Required task
Give the lines of the records below as a JSON list of strings, one string per line and with blank lines omitted. Begin at the line that contains "In the list", end with the last line of the records, and leave out the pictures.

Exercise materials
○ ○ ○ ○ ○
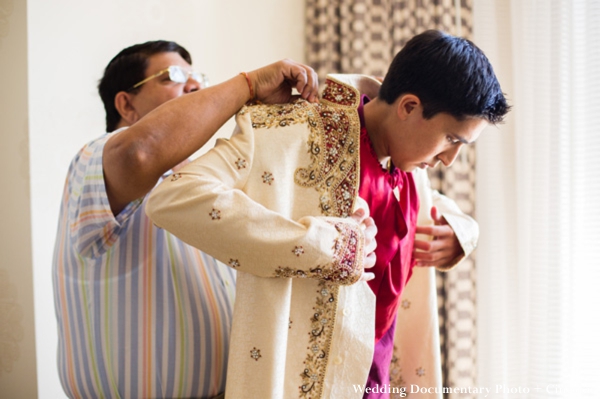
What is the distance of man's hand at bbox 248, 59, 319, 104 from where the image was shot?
4.50 ft

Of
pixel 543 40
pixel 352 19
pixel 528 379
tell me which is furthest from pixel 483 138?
pixel 528 379

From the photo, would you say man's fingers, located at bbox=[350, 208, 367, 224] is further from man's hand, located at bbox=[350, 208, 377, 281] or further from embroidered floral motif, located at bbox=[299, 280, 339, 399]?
embroidered floral motif, located at bbox=[299, 280, 339, 399]

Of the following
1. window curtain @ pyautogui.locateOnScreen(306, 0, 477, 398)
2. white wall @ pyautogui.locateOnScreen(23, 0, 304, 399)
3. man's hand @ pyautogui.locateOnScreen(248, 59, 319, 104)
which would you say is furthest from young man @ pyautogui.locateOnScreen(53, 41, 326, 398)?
window curtain @ pyautogui.locateOnScreen(306, 0, 477, 398)

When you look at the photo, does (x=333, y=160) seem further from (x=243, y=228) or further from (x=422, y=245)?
(x=422, y=245)

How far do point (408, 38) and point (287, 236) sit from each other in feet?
6.88

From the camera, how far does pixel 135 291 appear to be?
1.43 metres

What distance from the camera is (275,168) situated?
4.17 ft

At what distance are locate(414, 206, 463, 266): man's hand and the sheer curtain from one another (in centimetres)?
112

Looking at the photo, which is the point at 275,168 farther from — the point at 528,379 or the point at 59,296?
the point at 528,379

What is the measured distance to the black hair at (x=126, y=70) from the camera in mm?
1874

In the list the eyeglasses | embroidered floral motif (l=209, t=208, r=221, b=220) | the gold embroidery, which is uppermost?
the eyeglasses

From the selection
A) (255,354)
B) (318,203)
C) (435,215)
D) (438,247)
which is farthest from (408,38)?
(255,354)

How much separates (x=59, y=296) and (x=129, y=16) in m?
1.56

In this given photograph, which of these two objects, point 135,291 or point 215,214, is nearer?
point 215,214
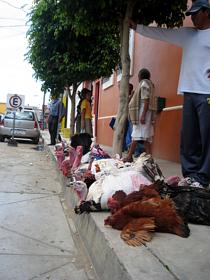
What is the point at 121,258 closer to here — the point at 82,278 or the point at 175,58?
the point at 82,278

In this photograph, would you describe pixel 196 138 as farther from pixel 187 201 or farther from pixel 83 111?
pixel 83 111

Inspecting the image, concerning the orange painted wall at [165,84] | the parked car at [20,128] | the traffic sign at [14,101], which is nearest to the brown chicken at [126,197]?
the orange painted wall at [165,84]

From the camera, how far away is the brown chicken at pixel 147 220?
126 inches

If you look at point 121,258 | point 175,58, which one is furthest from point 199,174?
point 175,58

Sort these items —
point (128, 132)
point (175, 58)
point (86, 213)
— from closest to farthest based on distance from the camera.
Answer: point (86, 213) < point (175, 58) < point (128, 132)

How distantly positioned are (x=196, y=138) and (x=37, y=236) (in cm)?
187

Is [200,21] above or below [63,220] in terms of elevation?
above

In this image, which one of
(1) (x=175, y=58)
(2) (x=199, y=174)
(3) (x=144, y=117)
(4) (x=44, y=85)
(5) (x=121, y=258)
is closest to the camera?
○ ○ ○ ○ ○
Result for this task
[
  "In the list the eyeglasses | embroidered floral motif (l=209, t=208, r=221, b=220) | the gold embroidery, which is uppermost?",
  "the eyeglasses",
  "From the selection",
  "A) (255,354)",
  "B) (318,203)",
  "C) (435,215)",
  "D) (438,247)",
  "which is farthest from (408,38)?",
  "(255,354)",
  "How much separates (x=59, y=296) and (x=129, y=16) in m?",
  "1.56",
  "In this given photograph, which of these two objects, point 135,291 or point 215,214, is nearer?",
  "point 215,214",
  "What is the point at 121,258 closer to here — the point at 82,278 or the point at 175,58?",
  "the point at 82,278",
  "In this photograph, would you describe pixel 196 138 as farther from pixel 187 201 or farther from pixel 83 111?",
  "pixel 83 111",
  "Inspecting the image, concerning the orange painted wall at [165,84] | the parked car at [20,128] | the traffic sign at [14,101], which is nearest to the brown chicken at [126,197]?",
  "the orange painted wall at [165,84]",
  "From the camera, how far away is the brown chicken at pixel 147 220?",
  "126 inches",
  "If you look at point 121,258 | point 175,58, which one is furthest from point 199,174?",
  "point 175,58",
  "Sort these items —",
  "point (128, 132)",
  "point (175, 58)",
  "point (86, 213)",
  "— from closest to farthest based on distance from the camera.",
  "Answer: point (86, 213) < point (175, 58) < point (128, 132)",
  "How distantly positioned are (x=196, y=138) and (x=37, y=236) (in cm)?",
  "187",
  "Is [200,21] above or below [63,220] in terms of elevation?",
  "above",
  "In this image, which one of",
  "(1) (x=175, y=58)",
  "(2) (x=199, y=174)",
  "(3) (x=144, y=117)",
  "(4) (x=44, y=85)",
  "(5) (x=121, y=258)",
  "is closest to the camera?"
]